_The task_. Would you return each entry exactly as written, omitting any pictures?

_Data under study_.
Start of Block
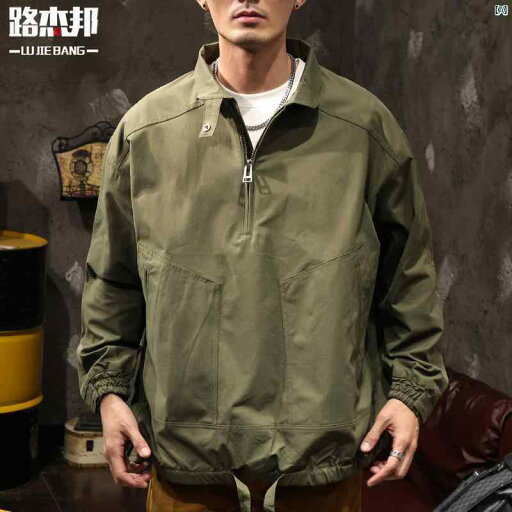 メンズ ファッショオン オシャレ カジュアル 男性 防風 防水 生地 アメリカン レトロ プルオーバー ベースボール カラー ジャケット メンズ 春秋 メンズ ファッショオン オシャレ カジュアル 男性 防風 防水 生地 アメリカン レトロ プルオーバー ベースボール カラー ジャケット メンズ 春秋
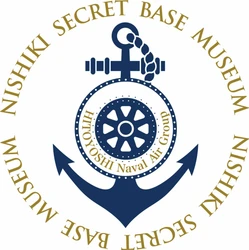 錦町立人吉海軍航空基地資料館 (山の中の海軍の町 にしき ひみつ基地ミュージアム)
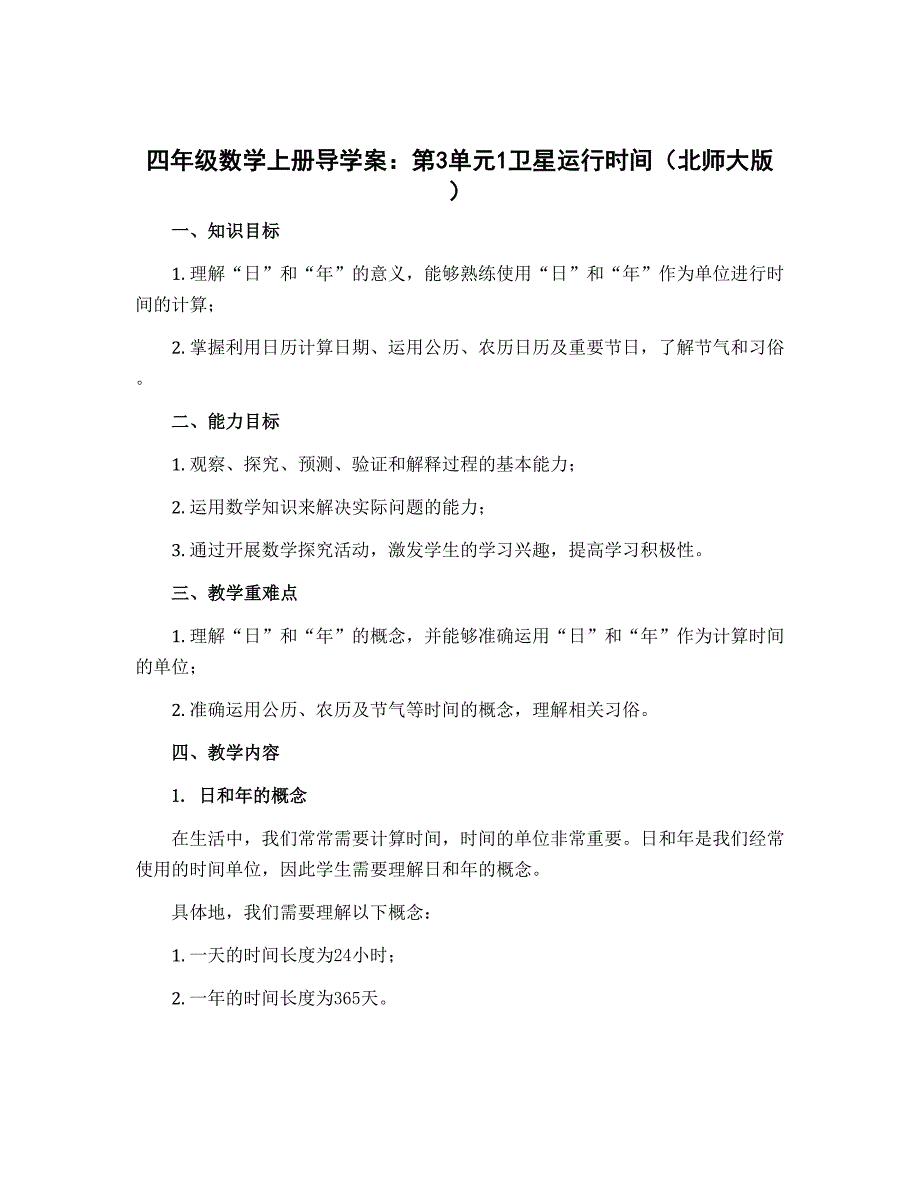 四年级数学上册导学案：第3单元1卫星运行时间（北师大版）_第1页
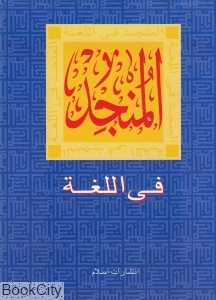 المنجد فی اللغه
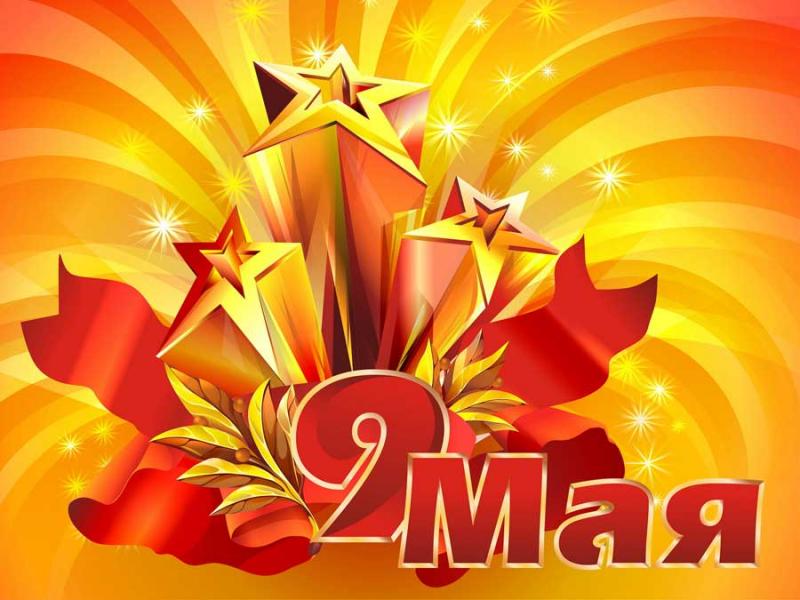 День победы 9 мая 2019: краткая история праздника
End of Block
_Solution to this task_.
 メンズ ファッショオン オシャレ カジュアル 男性 防風 防水 生地 アメリカン レトロ プルオーバー ベースボール カラー ジャケット メンズ 春秋 メンズ ファッショオン オシャレ カジュアル 男性 防風 防水 生地 アメリカン レトロ プルオーバー ベースボール カラー ジャケット メンズ 春秋
 錦町立人吉海軍航空基地資料館 (山の中の海軍の町 にしき ひみつ基地ミュージアム)
 四年级数学上册导学案：第3单元1卫星运行时间（北师大版）_第1页
 المنجد فی اللغه
 День победы 9 мая 2019: краткая история праздника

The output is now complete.